Test ran fine for me with python 3.10 and recent psi4 build. Of the 4 tests in test_ccsd_g_opt.py, the 4th one (involving (T) gradients) is marked long. It took 20 min on my Mac, but didn't seem to be using a lot of CPU. Even so, I am surprised at how slow this test runs for H2O and CH2. I wonder if changing the default/minimum psi4 memory would help. @AlexHeide , thoughts?

@AlexHeide
Copy link
Collaborator

AlexHeide commented Sep 3, 2024

Hi susi. First, as far as the tests running slowly, some of the dimers are the worst culprits. pytest -m "not long" should remove most of the truly slow tests. For me, that runs in about 17 minutes. We can certainly add a "quick" set of tests for a reduced check.

Second, I'm not seeing the segfault either on my personal machine. I see on koji that there have been attempts to build psi4 1.3.2 for F41 release. Can you tell me what your build setup is? I've only ever used conda to provide dependencies on F40 before.

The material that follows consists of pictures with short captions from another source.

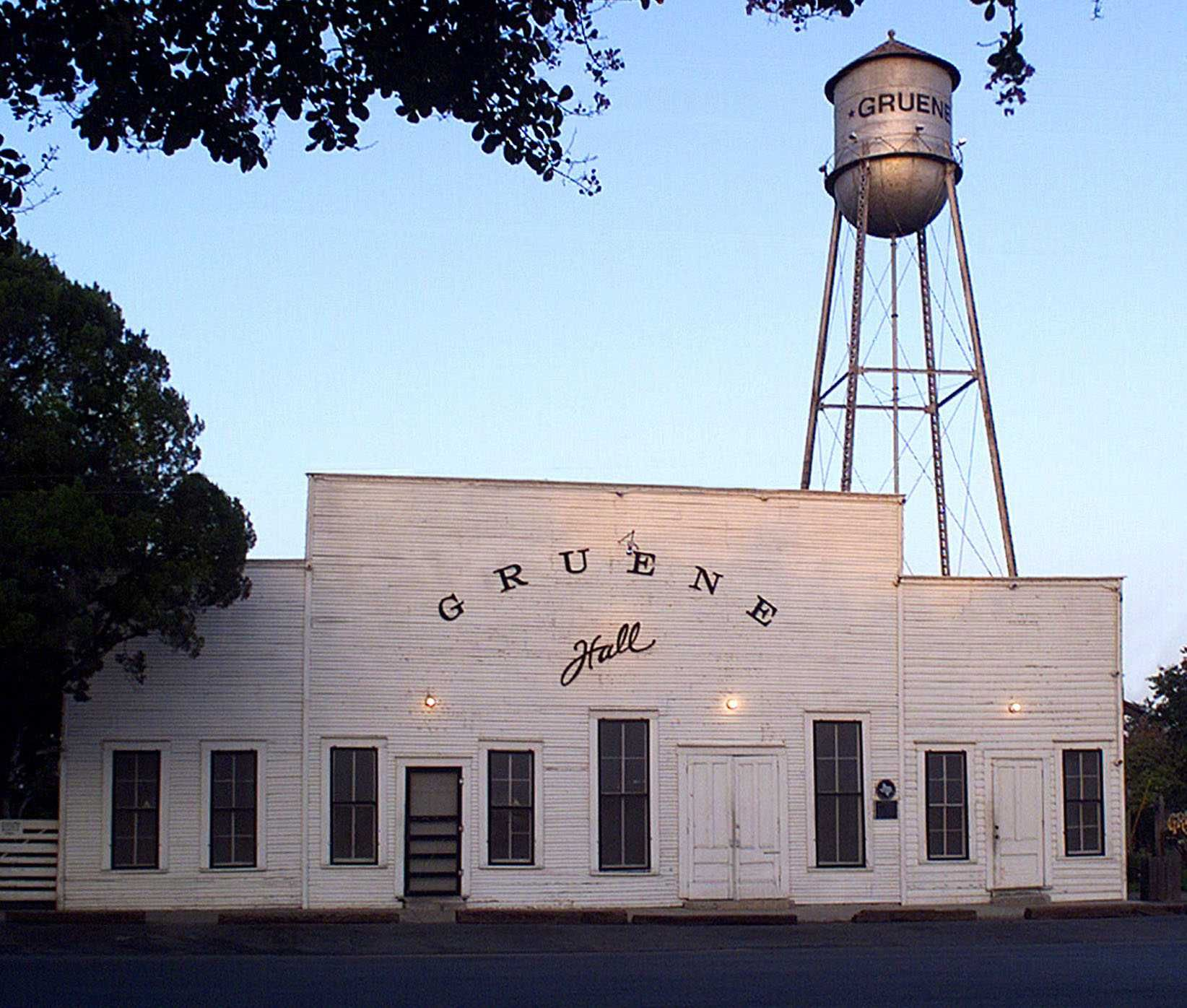Gruene Hall TX   Travel - Favorite Places Visited   Pinterest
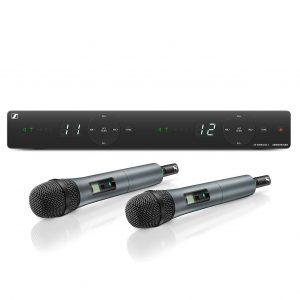 Micrófono de mano Sennheiser XSW 1 825 DUAL B  inálambrico 2 canales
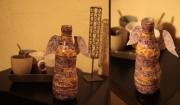 ceramique verre autres angel vase : Vase Ailes d'ange mauve
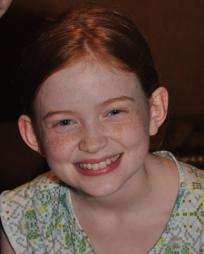 Sadie Sink Headshot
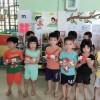 hội thi bé khéo tay lớp lớn 3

It looks like test_uccsd_ch2 is what's failing if I'm interpreting FFFatal correctly from your output
Could you add psi4.set_output_file("<name>") to that test and send the .dat and .log file to me on Psi4 or MolSSI slack?

@AlexHeide
Copy link
Collaborator

Dr. King, are you running a true aarch64 build for psi4? The four test_ccsd_g_opt tests take just over a minute on my 5-year-old laptop. The only thing I can imagine that would create a x20 slowdown is running an x86 build through apple's emulation layer.

On a separate note:
I notice that the (T) test isn't labeled correctly, Psi4 doesn't have conventional UHF-CCSD(T) gradients AFAIK. For me the tests run by finite differences through CCENERGY which is what I'd expect. Can you verify you're also running through CCENERGY?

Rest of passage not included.